Geçen Hafta Harvard Business School'da yapılan bir çalışmayı paylaşmıştım. Bu çalışmada varılan sonuçlardan birine göre; kişiler genellikle ilk görüşmede aşağıdaki iki soruyu yıldırım hızıyla yanıtladığı keşfedildi.

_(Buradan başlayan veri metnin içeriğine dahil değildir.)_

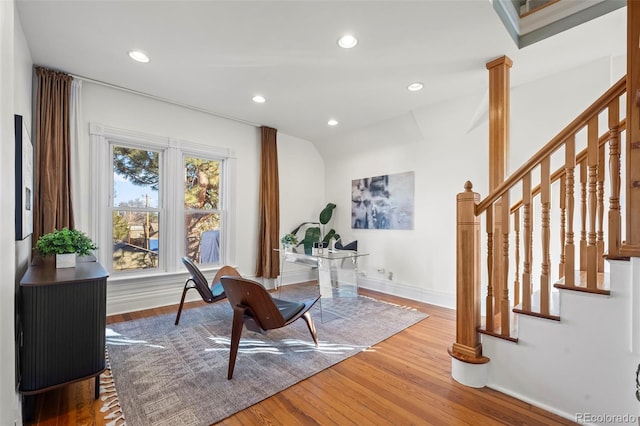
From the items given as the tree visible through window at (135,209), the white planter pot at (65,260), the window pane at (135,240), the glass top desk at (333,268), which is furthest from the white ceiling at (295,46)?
the glass top desk at (333,268)

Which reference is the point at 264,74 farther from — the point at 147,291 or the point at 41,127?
the point at 147,291

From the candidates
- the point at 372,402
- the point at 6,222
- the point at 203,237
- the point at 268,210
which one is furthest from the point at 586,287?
the point at 203,237

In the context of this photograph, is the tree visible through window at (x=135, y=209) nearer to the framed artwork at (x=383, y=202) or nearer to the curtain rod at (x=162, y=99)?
the curtain rod at (x=162, y=99)

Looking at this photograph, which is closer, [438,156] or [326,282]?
[438,156]

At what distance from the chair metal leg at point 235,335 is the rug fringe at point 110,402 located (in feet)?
2.12

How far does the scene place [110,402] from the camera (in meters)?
1.83

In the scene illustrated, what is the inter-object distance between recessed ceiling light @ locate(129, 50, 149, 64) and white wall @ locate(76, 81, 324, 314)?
98 centimetres

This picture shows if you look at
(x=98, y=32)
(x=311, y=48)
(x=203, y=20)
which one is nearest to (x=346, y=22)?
(x=311, y=48)

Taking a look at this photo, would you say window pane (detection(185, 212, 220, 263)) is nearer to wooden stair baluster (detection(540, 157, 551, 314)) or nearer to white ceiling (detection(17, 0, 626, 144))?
white ceiling (detection(17, 0, 626, 144))

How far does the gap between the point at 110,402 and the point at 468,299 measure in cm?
248

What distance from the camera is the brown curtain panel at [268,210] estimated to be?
4.55 metres

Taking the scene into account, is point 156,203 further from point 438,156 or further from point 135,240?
point 438,156

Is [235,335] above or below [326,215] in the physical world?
below

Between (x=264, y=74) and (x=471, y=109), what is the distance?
2422 mm
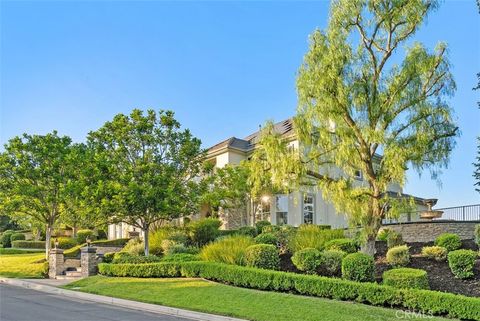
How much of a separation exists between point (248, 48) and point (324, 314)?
970 cm

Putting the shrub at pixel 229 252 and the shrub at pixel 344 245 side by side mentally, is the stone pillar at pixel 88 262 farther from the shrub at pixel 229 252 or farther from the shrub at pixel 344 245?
the shrub at pixel 344 245

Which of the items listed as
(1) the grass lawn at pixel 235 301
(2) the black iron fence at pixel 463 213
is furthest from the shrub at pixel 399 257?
(2) the black iron fence at pixel 463 213

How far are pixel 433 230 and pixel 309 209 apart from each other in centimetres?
949

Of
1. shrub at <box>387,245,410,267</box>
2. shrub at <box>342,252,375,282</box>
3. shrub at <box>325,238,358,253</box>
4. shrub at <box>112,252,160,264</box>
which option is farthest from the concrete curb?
shrub at <box>325,238,358,253</box>

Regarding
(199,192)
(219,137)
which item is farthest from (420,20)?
(219,137)

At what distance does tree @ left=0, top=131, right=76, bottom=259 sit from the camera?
25.1 meters

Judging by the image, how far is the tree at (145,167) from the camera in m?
19.6

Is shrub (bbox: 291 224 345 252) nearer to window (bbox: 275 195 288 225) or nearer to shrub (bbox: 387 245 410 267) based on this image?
shrub (bbox: 387 245 410 267)

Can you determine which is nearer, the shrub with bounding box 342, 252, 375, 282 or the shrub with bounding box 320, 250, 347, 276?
the shrub with bounding box 342, 252, 375, 282

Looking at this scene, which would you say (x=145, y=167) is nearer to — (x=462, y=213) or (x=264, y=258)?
(x=264, y=258)

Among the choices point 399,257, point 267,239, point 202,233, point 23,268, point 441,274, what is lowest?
point 23,268

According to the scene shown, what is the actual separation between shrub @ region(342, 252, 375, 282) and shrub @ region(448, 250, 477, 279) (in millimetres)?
2359

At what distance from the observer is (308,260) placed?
569 inches

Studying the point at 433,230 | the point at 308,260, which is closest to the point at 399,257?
the point at 308,260
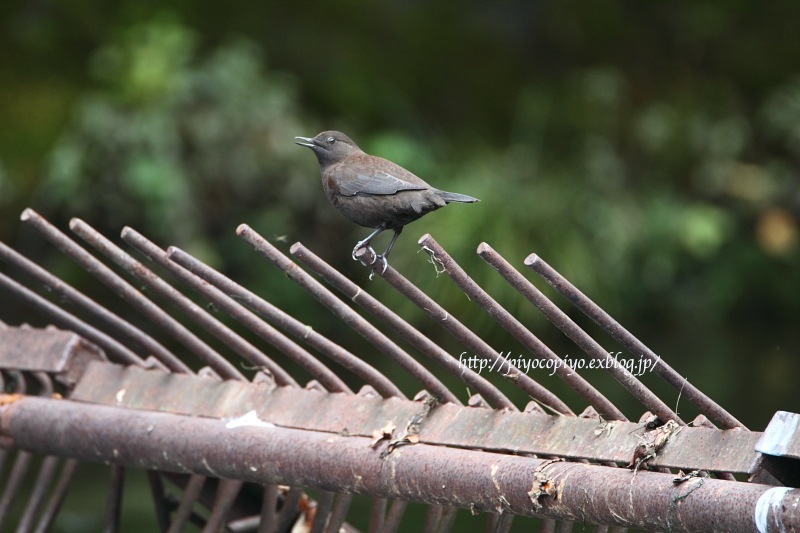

* Bu kişiye güvenebilir miyim?
* Bu kişiye saygı duyabilir miyim?
Bu konuda bir başka araştırmada ise konu olarak "İlk İzlenim Korkusu" seçilmiş. Bu konuda ortaya çıkan, kullanılan bir kavram vardır. Buna “beğenme açığı” denebilir. Burada kişinin kendi sosyal performansına ilişkin algıları ile diğerlerinin hakkımızdaki görüşleri arasındaki uyumsuzluk kastedilmektedir. Kişinin beğenme açığı, kişisel yaşamlarında bağlantılar kurma yeteneğini sınırlayabilir ve ayrıca karşılıklı yarar sağlayan iş birliklerinin önüne geçebilir.
Beğeni boşluğu, basitçe çok fazla iç gözlemden kaynaklanabilir. Kişi karşısındakilere verdiği izlenim hakkında endişelenmekle ve yanlış söylemiş olabileceği her küçük şey için ıstırap çekmekle o kadar meşgul ki, tüm olumlu sinyalleri kaçırılabiliyor. Birinin kahkahası, cesaret verici sözleri, gülümsemesi ya da gözlerindeki sıcaklığı fark edilmediği anlar olabiliyor.
Bu konuda kişinin elindeki en önemli güç, öz farkındalık ve öz yönetimdir.